Multiple studies have shown that hybrid immunity—recovery from Covid-19 combined with a vaccine—provides very strong protection, perhaps more so than the vaccine and boosters alone. In my opinion, I believe that if a young child has received the initial series and already has Covid, they can expect to receive another booster dose. This is especially true if they have had Covid in the last year. To my knowledge, there are no studies showing an additional benefit of boosters for young children who have recently had a Covid-19 infection and received their primary vaccinations.

CNN: Which families should consider an upgraded amplifier now, and who should wait?

Ven: First, I think it’s important to note that the uptake of the initial series of Covid-19 vaccines among young children is very low. According to the CDC, less than 5% of children 5 and younger are fully vaccinated. This means we mean a very small kiddie pool that is new fit for upgraded boosters.

There is a group that I would definitely recommend buying a refurbished amp. This is the group of children who received the first one or two doses of the Pfizer vaccine. These guys need to complete their main series. The third dose in this series is now an updated bivalent booster. The families of these children have no reason to wait; they should complete the main series, and the third dose being updated to target Omicron is a bonus.

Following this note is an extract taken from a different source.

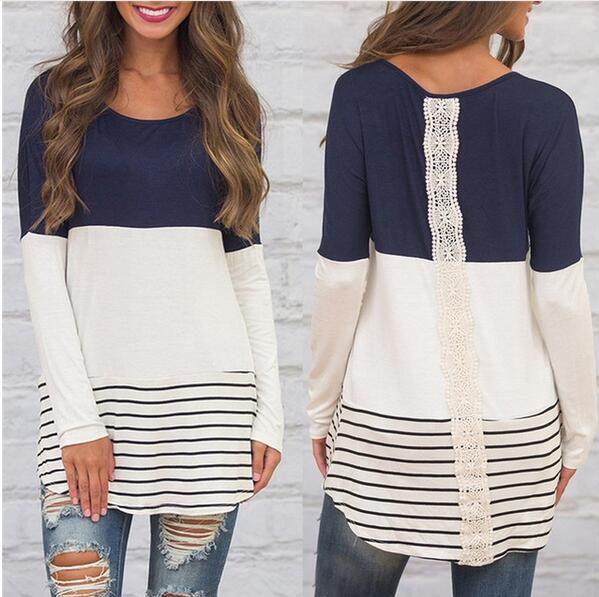 Women's Clothing - 2018 Fashion Women's Striped Back Lace Blouse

For children who receive two doses of the Moderna vaccine, I think the decision-making process is different and will depend on the families’ individual circumstances. Some families are very worried about the Covid-19 infection. Perhaps their child has an underlying medical condition, or they live with someone who is elderly, immunocompromised, or highly vulnerable to the severe effects of Covid-19. Perhaps the family is welcoming a newborn soon, and that baby will be especially vulnerable to coronavirus infection. I think it’s time for their youngster to get an updated booster since the Covid-19 cases are on the rise.

I also consider it appropriate to wait. My children (ages 2 and 5) received the Moderna vaccine over the summer. They are entitled to a boost, but I hold off because their defenses against critical illness remain strong. The booster will provide additional protection against symptomatic infection, but the effect is likely to be short-lived, according to the June study.

To be clear, I think it is very important for older adults and vulnerable individuals to receive an updated booster. I also think that people can choose an amplifier if they want, because there are individual reasons that are compelling for different households.

Parents and caregivers with questions should consult their pediatrician to determine the best course of action for their family’s specific situation. Finally, families whose children have not yet received the Covid-19 vaccine should consider getting started, especially if their child is not known to have Covid-19.